En el hostel nos habían dicho que se podía navegar de forma gratuita entre Manhattan y Staten Island en el ferry que surca las aguas de la bahía Alta de Nueva York. Y eso fue lo que hicimos esa fría mañana. Partimos hacia Staten Island en el interior de una gran barcaza que iba repleta de pasajeros.
Este servicio en ferry está exento de pago —los costes corren a cargo del Ayuntamiento de Nueva York—, y para nosotros era la forma más interesante y económica de poder ver a corta distancia la estatua de la Libertad.
Otra ventaja que ofrece este transbordador es poder contemplar el famoso skyline neoyorquino de forma gratuita. Las excursiones en barco por la bahía o dar una vuelta en helicóptero alrededor de Manhattan salían por un ojo de la cara.
El barco era bastante viejo, tenía un pasillo exterior situado al aire libre y una zona interior repleta de asientos y ventanas. En el exterior no se podía estar de tanto frío que hacía, aunque el esfuerzo mereció la pena. Contemplar el skyline de Manhattan, con las Torres Gemelas en primer término, fue espectacular.
Permanecimos un buen rato a la intemperie, con la vista perdida en el sur de Manhattan. Las aguas de la bahía estaban mansas y el barco apenas se balanceaba, cosa que agradecí en gran medida. El intenso frío era lo que más costaba de llevar.
En el sureste de Manhattan, muy cerca del puente de Brooklyn, se encuentra el barrio de South Street Seaport, el antiguo puerto de Nueva York. El muelle 17 (pier 17) acoge el Museo de Barcos, conocido por estos lares como South Street Seaport Museum.
Unas tablas de madera cubrían toda la dársena, desde la calle hasta el East River, en cuya orilla se encontraba atracado un velero del siglo XVIII, navío que hacía de reclamo para el Seaport Museum.
Un centro comercial ocupaba una parte del muelle. Antes de acceder a su interior estuvimos unos minutos postrados junto a la barandilla que daba al East River. Desde ese punto teníamos unas impagables vistas de los puentes de Brooklyn y Manhattan.
A continuación nos adentramos en el corazón del Distrito Financiero. En una de las calles desfilamos ante la sobria fachada de la Reserva Nacional, un enorme edificio de hormigón que ocupaba toda una manzana.
El Museo de Historia Natural de Nueva York iba a ser nuestro próximo objetivo para esa tarde. La entrada principal se encuentra junto al Central Park, a la altura de la calle 79, en el Upper West Side (parada de metro de la calle 81, líneas azules B y C).

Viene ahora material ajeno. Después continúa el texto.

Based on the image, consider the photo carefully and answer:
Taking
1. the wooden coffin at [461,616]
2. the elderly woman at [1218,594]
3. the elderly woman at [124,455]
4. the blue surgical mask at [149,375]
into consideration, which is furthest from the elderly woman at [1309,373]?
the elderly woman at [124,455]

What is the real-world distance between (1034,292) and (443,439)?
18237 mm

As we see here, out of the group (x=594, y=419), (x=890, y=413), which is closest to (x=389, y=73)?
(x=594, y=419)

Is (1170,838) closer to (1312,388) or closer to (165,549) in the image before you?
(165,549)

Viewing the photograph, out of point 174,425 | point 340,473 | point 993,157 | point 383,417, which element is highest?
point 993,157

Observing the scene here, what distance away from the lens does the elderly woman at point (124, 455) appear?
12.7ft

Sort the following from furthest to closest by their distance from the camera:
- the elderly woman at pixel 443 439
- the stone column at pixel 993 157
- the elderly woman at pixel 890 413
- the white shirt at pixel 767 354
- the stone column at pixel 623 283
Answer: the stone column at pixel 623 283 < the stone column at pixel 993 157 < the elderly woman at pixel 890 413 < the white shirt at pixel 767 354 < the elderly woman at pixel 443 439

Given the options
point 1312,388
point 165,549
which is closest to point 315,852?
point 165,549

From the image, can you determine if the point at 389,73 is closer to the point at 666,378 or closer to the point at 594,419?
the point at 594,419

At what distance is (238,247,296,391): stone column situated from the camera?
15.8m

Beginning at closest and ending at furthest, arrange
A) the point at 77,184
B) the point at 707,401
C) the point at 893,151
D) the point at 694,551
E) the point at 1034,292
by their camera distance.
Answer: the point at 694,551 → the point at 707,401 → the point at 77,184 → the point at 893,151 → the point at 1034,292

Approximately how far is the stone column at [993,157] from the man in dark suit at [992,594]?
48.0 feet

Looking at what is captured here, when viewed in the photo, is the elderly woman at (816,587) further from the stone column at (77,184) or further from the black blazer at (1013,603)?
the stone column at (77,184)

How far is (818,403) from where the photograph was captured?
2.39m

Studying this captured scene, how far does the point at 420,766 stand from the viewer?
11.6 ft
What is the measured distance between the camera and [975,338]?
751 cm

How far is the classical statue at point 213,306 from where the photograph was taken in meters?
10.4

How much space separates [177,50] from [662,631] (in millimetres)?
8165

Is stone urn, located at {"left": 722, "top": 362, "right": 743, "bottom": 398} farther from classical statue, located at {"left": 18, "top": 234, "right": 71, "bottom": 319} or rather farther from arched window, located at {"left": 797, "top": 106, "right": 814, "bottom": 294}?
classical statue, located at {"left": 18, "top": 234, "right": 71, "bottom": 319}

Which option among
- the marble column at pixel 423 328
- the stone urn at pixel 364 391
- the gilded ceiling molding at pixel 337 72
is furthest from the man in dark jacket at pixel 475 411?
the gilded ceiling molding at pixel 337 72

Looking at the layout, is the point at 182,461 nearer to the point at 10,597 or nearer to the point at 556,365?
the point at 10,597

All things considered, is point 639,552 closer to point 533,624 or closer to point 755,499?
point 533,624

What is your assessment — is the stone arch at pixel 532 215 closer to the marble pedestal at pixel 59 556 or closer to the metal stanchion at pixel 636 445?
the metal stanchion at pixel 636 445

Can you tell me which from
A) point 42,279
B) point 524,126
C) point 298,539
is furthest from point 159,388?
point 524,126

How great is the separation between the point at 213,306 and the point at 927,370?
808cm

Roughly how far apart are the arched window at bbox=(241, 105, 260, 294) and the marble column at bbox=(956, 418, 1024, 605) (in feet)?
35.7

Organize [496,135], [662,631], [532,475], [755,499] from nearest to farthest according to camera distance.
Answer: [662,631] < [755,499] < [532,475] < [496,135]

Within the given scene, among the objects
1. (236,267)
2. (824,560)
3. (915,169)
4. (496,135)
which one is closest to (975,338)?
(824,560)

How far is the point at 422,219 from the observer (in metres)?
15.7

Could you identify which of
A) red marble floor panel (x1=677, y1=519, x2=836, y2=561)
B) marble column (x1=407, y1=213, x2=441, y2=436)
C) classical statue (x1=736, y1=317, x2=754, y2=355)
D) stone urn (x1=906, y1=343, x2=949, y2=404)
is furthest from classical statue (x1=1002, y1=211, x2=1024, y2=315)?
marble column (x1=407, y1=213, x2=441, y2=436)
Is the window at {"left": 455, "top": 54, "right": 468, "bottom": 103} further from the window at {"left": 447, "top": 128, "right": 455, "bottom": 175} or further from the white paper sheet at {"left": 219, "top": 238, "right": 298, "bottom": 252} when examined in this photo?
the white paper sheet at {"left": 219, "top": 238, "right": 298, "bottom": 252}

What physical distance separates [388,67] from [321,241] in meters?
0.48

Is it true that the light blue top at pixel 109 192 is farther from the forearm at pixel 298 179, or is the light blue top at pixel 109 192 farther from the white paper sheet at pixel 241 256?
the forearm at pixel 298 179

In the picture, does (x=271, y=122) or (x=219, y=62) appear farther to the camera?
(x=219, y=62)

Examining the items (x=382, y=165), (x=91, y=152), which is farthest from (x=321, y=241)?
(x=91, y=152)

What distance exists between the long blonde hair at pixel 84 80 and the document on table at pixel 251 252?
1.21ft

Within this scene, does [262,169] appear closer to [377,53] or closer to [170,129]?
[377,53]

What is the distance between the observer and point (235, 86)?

En la taquilla nos dijeron que en poco menos de una hora el museo cerraría puertas y que apenas tendríamos tiempo de verlo. Por haber llegado con el tiempo tan justo, la entrada nos salió gratis, aunque el empleado nos pidió que dejáramos la voluntad en una urna. La Sala de la Prehistoria, con esqueletos reales de dinosaurios, acaparó nuestra atención.
Era noche cerrada cuando nos encaminamos desde el museo de Hisotoria Natural hasta Times Square, en el corazón del Distrito de los Teatros. Paseamos por la plaza más emblemática de Nueva York, con sus pantallas gigantes adornando las fachadas de los edificios.
Times Square estaba igual de animada que cuando la vimos la primera noche. Permanecimos un buen rato en mitad de la plaza, embobados y embelesados observando pantallas gigantes, luces de neón y mogollón de rascacielos, algunos tan altos que en la oscuridad de la noche no veíamos ni el final. La plaza parecía estar construida a semejanza del Piccadilli Circus de Londres.
En los alrededores de Times Square vimos muchas salas de espectáculos, teatros y salas de cine. Y a la altura de la calle 50 pasamos junto al Radio City Music Hall, la gran sala de espectáculos inaugurada en la década de 1930, con su fachada iluminada con luces de neón rojas y blancas.